## Exercise brief:
Identify each line in the entries below that contains the word "camera", treating uppercase and lowercase letters as distinct, and copy every such line.

## Input material:
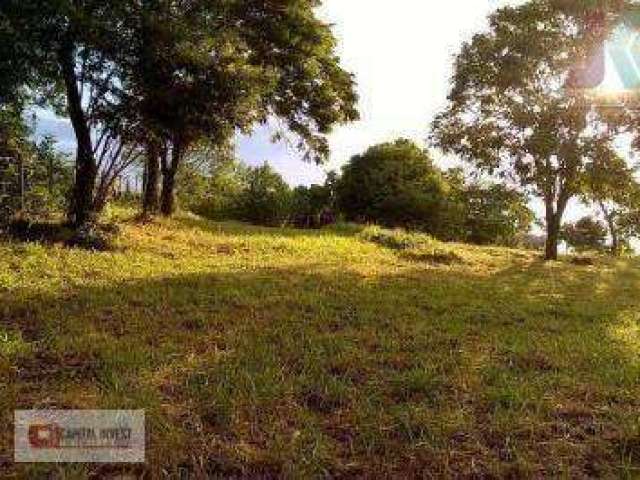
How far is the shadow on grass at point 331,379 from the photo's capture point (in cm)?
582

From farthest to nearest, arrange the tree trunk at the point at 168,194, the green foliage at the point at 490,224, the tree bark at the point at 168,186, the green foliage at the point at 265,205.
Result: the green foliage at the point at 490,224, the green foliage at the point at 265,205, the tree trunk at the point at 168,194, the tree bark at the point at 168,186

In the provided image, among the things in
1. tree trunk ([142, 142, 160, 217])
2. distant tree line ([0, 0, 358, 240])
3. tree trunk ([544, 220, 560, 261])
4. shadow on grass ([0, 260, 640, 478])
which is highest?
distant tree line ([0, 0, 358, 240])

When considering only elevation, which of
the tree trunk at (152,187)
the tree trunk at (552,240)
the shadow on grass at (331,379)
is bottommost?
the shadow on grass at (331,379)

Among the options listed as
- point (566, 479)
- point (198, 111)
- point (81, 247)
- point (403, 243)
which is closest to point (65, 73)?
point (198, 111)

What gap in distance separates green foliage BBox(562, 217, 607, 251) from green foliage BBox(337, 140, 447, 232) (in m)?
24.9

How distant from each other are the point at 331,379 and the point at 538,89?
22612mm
--
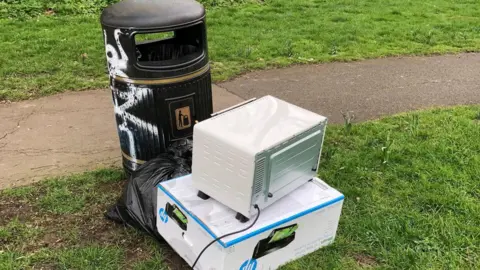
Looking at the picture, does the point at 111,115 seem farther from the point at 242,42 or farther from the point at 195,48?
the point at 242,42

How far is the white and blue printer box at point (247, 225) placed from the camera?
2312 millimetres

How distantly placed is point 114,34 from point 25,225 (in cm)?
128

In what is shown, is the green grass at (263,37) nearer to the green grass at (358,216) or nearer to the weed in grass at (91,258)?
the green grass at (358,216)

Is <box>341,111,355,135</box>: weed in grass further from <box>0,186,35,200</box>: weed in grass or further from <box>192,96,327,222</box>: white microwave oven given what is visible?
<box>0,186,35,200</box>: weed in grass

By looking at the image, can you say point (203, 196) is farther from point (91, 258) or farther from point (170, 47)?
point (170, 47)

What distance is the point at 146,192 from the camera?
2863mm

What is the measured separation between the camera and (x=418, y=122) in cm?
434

## Written solution:
How far is the white and blue printer box at point (247, 225) placed from the camera?
What distance is the point at 146,192 from the camera?
What is the measured separation between the camera and (x=418, y=122) in cm?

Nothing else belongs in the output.